Geek heaven

· 539 words · 3 minute read

I love my Mac Pro. It is beautiful, quiet, sinfully quick, and the Mac OS just works to help me do what I want to do. But as a gaming machine it sucks.

Of course Macs are not designed for gaming. If you want to work with media, they are perfection; but the graphics cards are not up to the job for modern gaming, and the Mac OS does not attract many games.

I could pander to my gaming needs by running a separate PC, complete with noisy fans and all the attendant grief that comes with PC hardware. Instead, I have XP installed on one of my four Mac Pro disks, and today an appropriate gaming card was delivered.

Being Apple, they charged at least 50% more for the card than I would pay in the shops for a PC version, and fitted it with two graphics adapters, one of which will only work with an Apple monitor of a certain type of which only one model has been released. Sometimes they are annoying bastards.

But the new card is deliciously red:

4870

And it is substantially larger than the feeble offering it replaces:

4870

A quick test with the X-Plane flight simulator on the Mac and Empire Total War in XP shows that it performs as well as it looks; I can run games on the highest settings without a problem. Joy.

So now I have something to do while she who must be obeyed spends her evenings losing chips at the Facebook poker tables. Sadly, I now have nothing left to pine for in respect of computing. I have my perfect machine, at least for a year or so.

Comments 🔗

2009-05-18 | todd says

I gave up on ATI a while ago, I still use AMD but ati i felt started lagging behind nvidia.

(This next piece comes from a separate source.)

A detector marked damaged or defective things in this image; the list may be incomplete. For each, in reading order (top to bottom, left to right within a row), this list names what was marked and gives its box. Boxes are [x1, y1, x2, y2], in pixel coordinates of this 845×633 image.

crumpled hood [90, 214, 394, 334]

my current setup is a quad core amd, 8gb ram, dual sli nvidia cards (2 video cards linked together) and raid 0 for double hdd speed.

give fallout 3 a try if you can get your hands on it.


2009-05-18 | Spike says

I have Fallout 3 on the Xbox, put more than 60 hours into it so far, must get the expansion pack.

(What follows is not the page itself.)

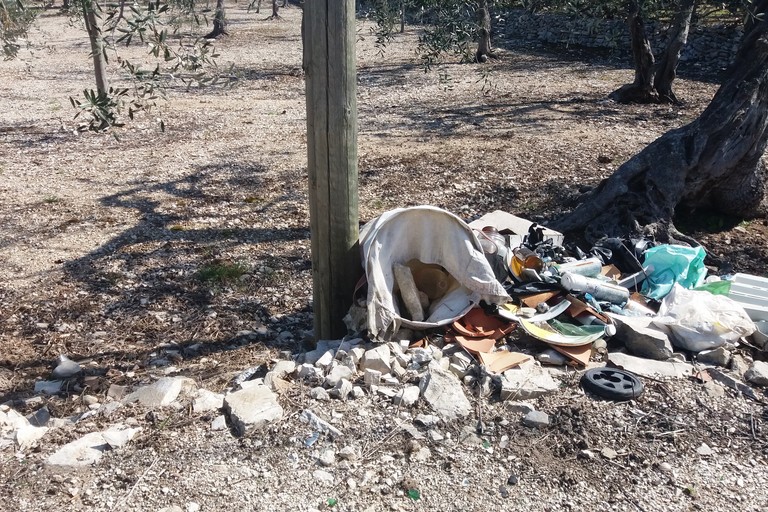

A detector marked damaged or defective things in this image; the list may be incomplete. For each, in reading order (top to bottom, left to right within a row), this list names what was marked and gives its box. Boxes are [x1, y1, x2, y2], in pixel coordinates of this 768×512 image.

Upgrades for my perfect machine (there is always something you can do…) would be an SSD as a boot drive and Raid 0 drives both internally and externally. But for now it feels plenty fast enough.

Nvidia drivers on the Mac are generally not as well supported as ATI, although the newly announced 285 for the Mac looks like a beast.


2009-05-25 | todd says

haha i just finished it yesterday :D

yeah I was looking at SSD’s last week, PQI drives are the cheapest I’ve found. 128gb under $500 AUD, 64gb under $250 AUD.

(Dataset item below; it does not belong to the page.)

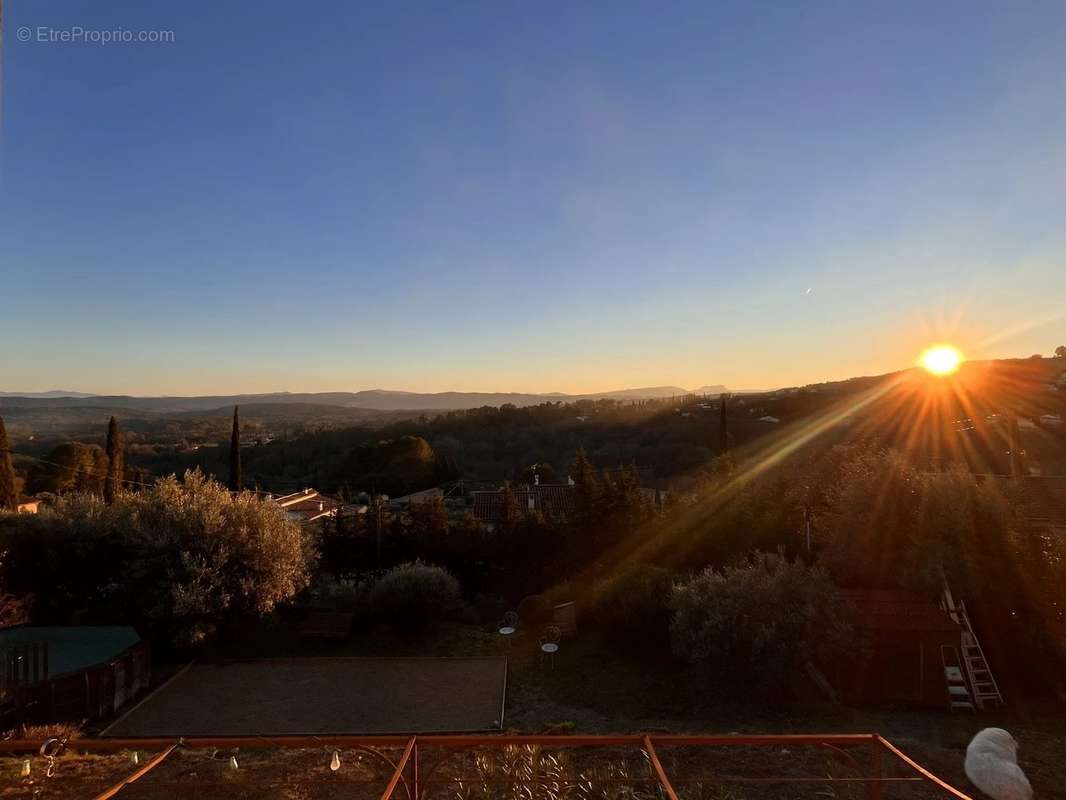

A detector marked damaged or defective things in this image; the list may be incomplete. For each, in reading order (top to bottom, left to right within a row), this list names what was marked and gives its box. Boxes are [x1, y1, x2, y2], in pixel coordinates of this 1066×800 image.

rusty fence rail [0, 738, 976, 797]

still pricey for me though…


2009-05-25 | todd says

my pc speed is ok for the moment, I want to upgrade my monitors next, i am running 4x 19" widescreens at the moment, would like to pick up 4x 24" widescreens. table space is becoming an issue…


2009-05-25 | Spike says

Numerical monitor envy, but why do you need four? I need two but would happily need more if someone gave me a reason.